### WHAT IS REQUIRED
Would you restate the entries below word for word, leaving out the images?

### TASK INPUT
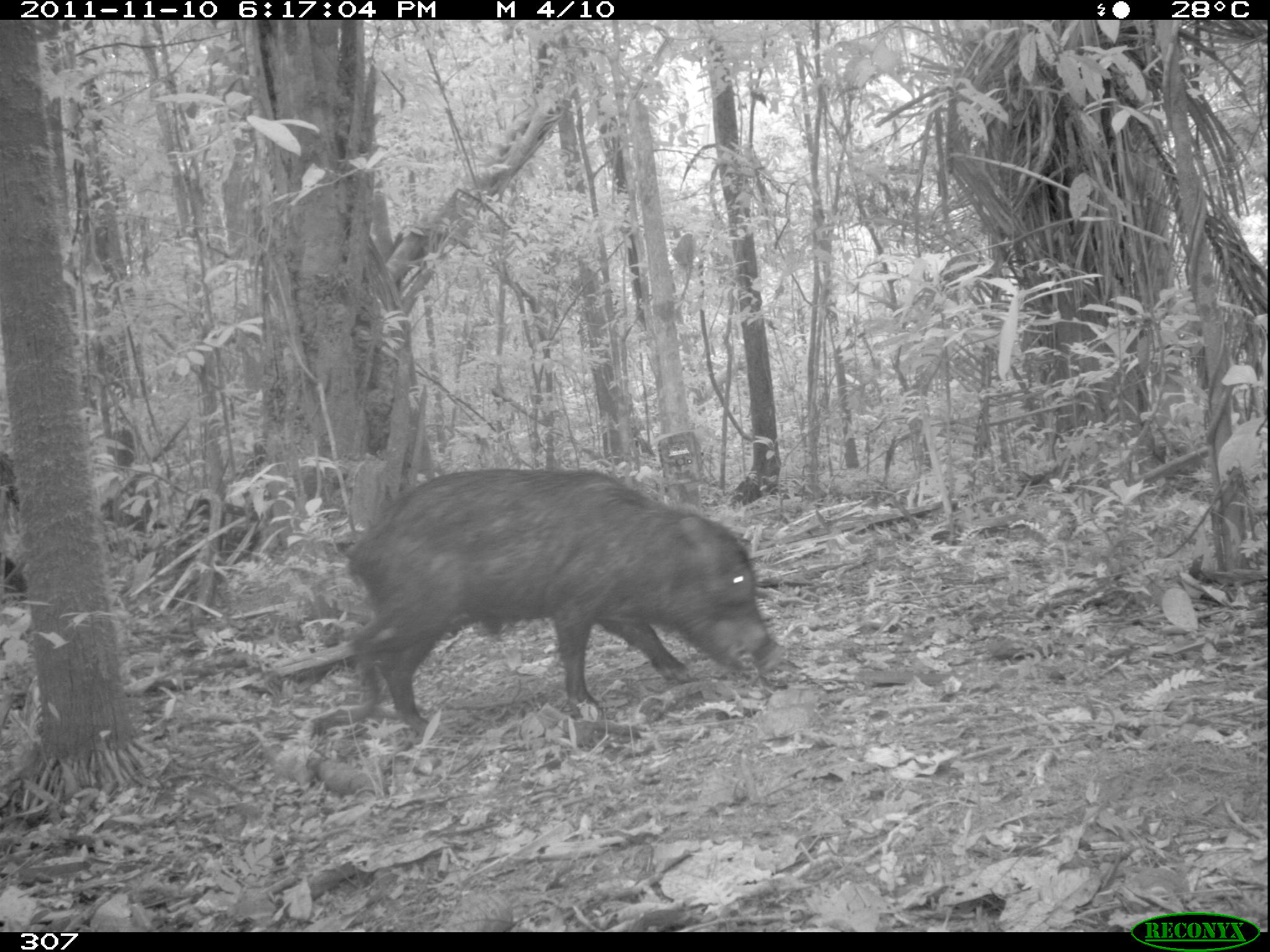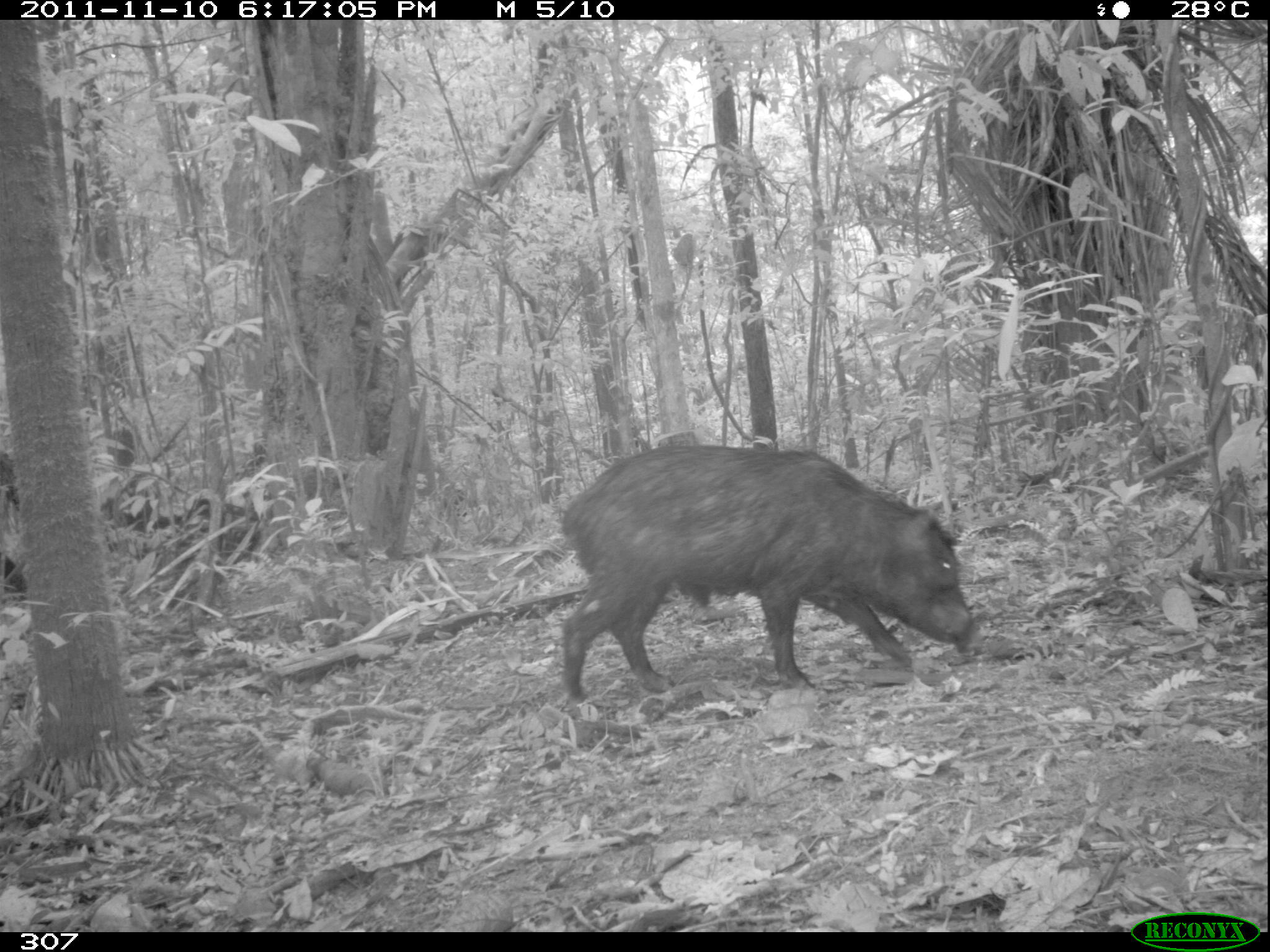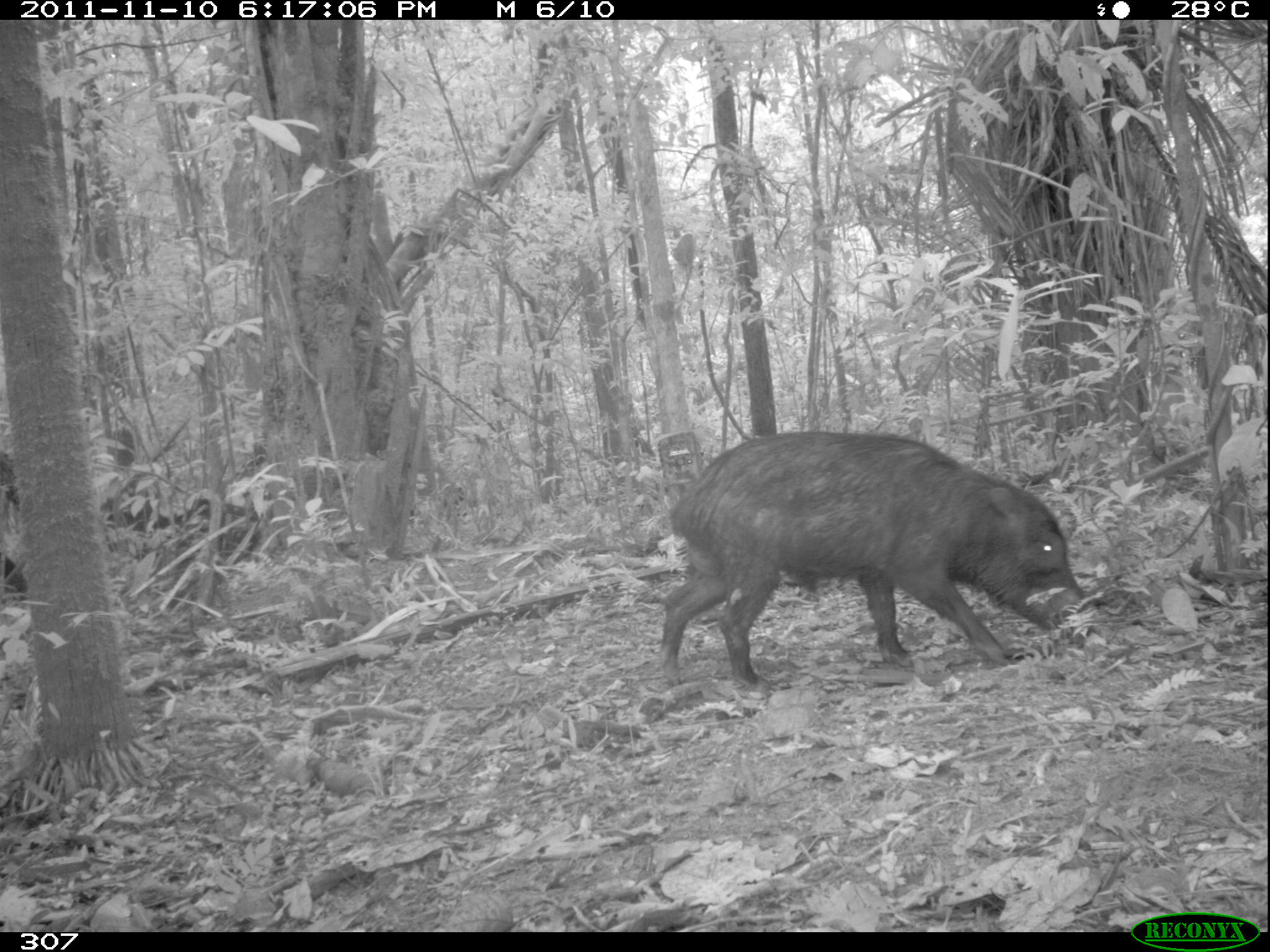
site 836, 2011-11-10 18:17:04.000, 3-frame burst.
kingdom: Animalia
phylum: Chordata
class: Mammalia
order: Artiodactyla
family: Tayassuidae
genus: Tayassu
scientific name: Tayassu pecari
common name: white-lipped peccary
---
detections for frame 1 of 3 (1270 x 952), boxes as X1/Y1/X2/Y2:
tayassu pecari: 342/463/781/738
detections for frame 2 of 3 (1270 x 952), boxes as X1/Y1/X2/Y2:
tayassu pecari: 557/442/979/711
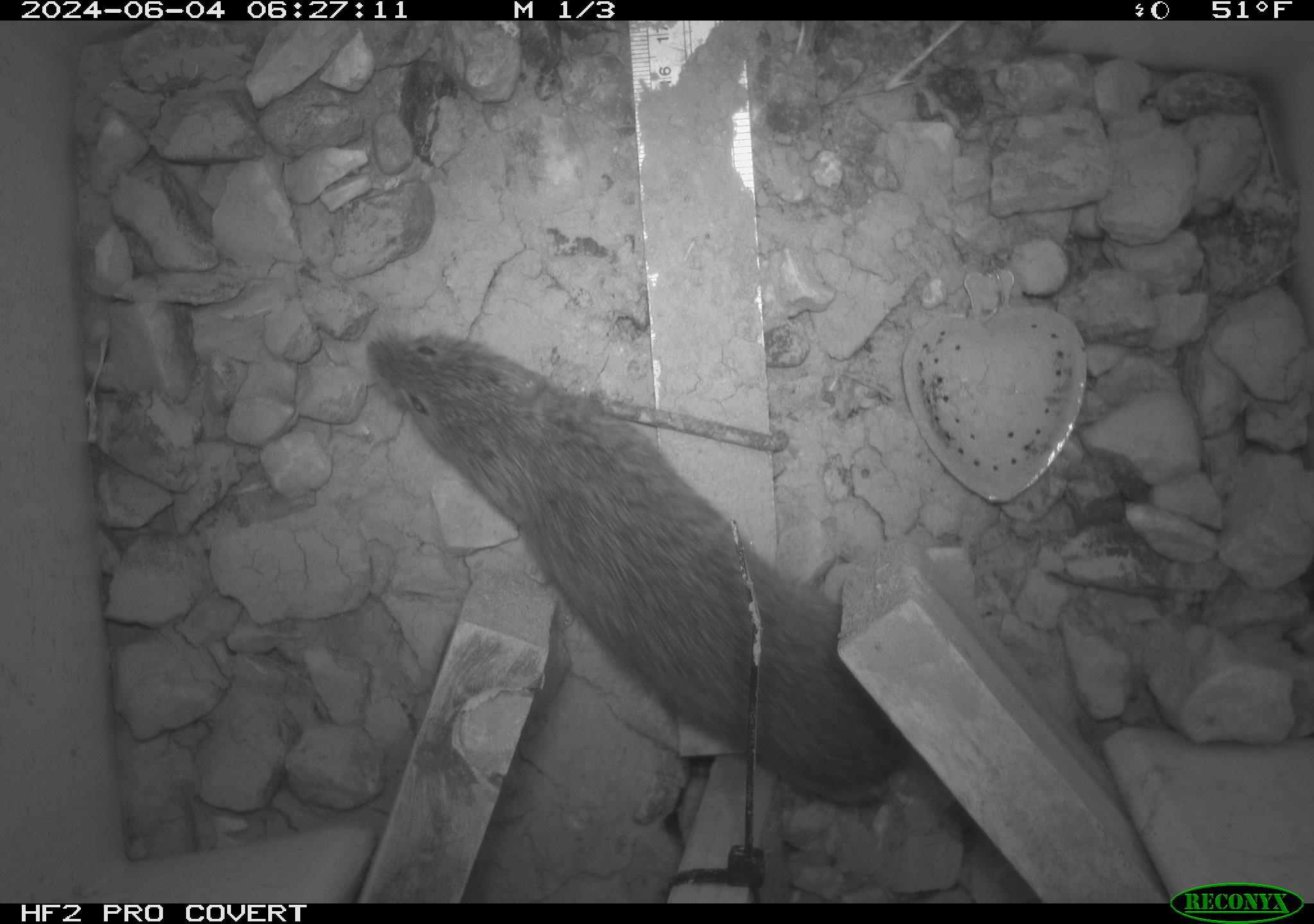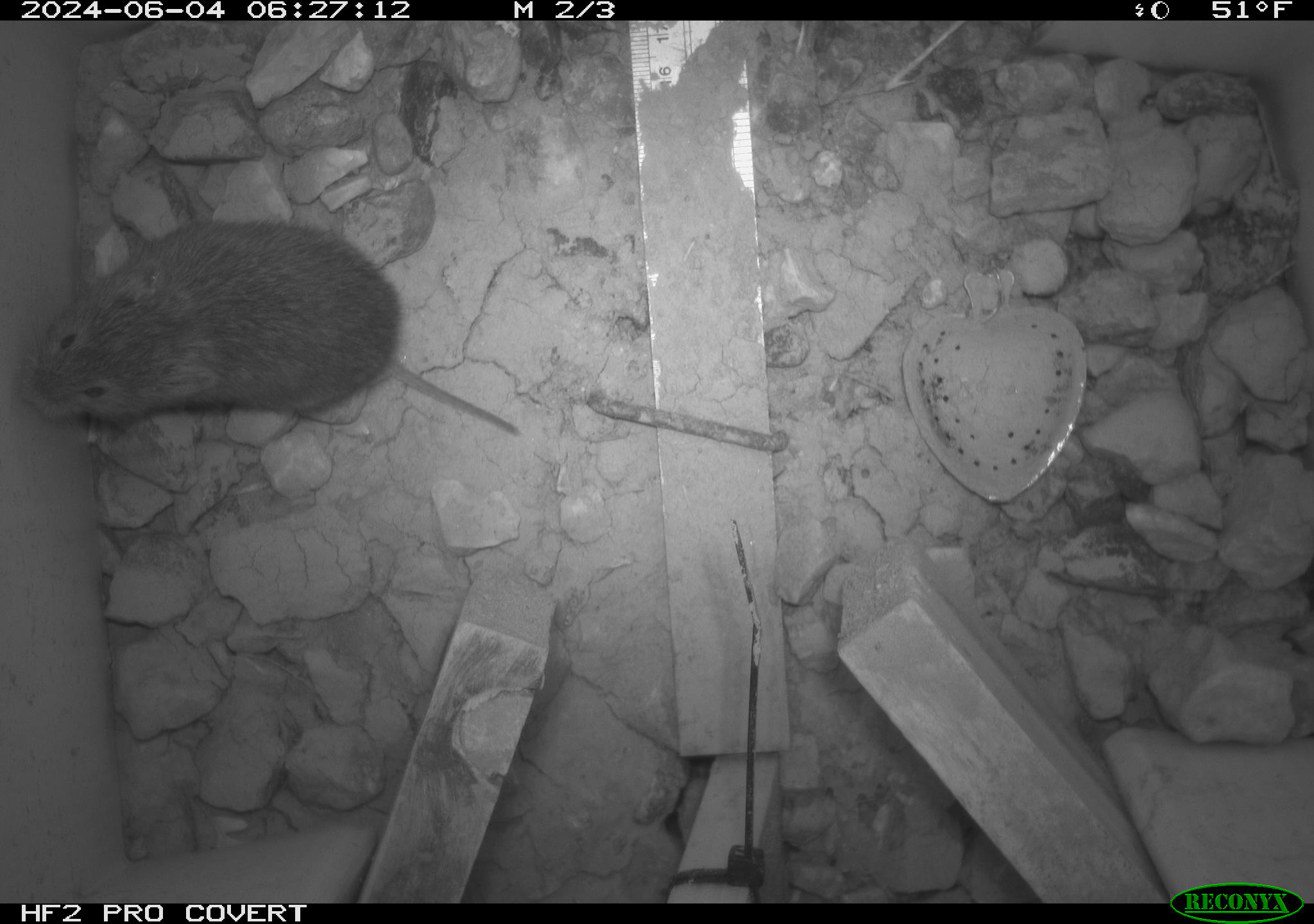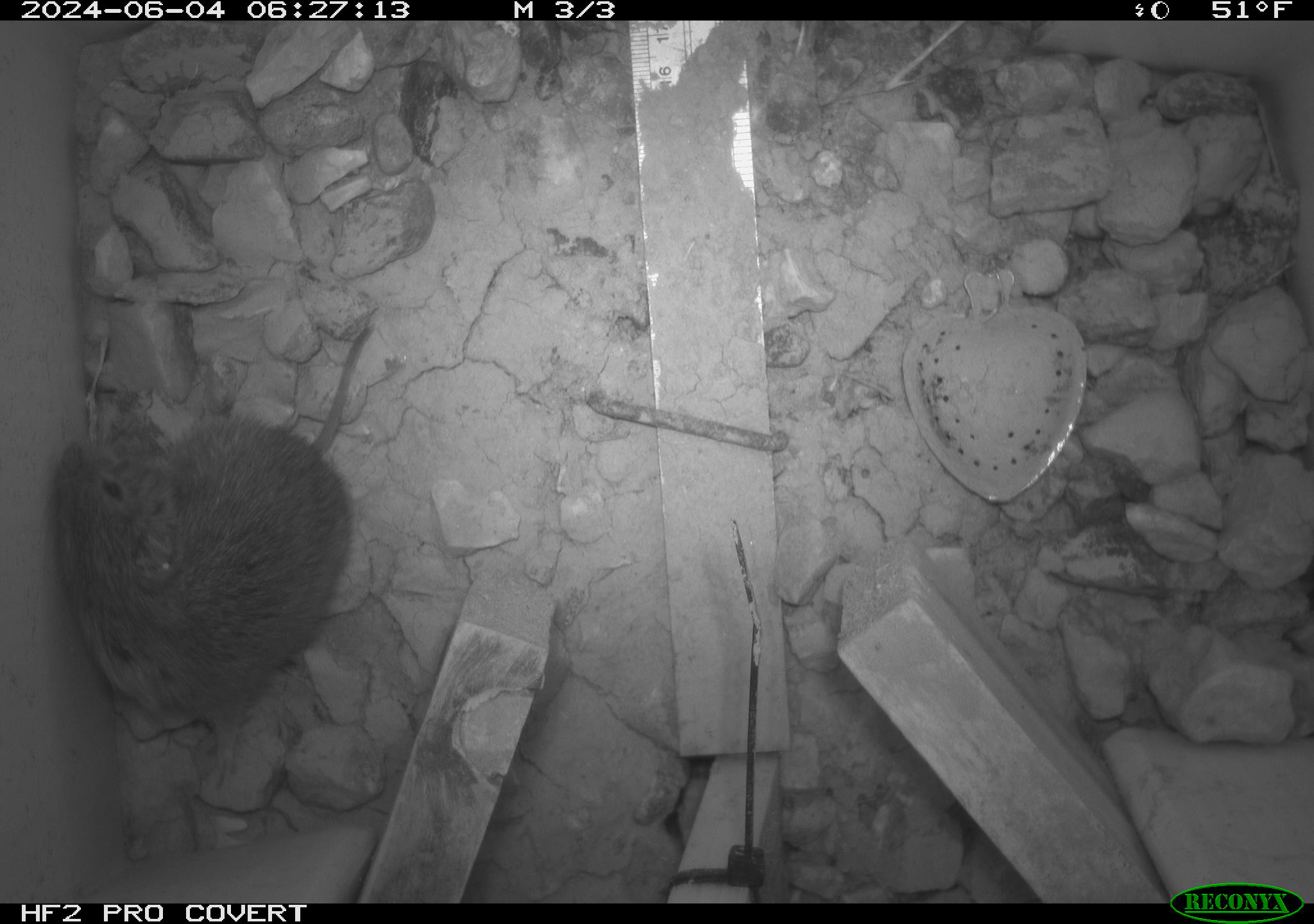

### SOLUTION
site 836, 2011-11-10 18:17:04.000, 3-frame burst.
kingdom: Animalia
phylum: Chordata
class: Mammalia
order: Artiodactyla
family: Tayassuidae
genus: Tayassu
scientific name: Tayassu pecari
common name: white-lipped peccary
---
detections for frame 1 of 3 (1270 x 952), boxes as X1/Y1/X2/Y2:
tayassu pecari: 342/463/781/738
detections for frame 2 of 3 (1270 x 952), boxes as X1/Y1/X2/Y2:
tayassu pecari: 557/442/979/711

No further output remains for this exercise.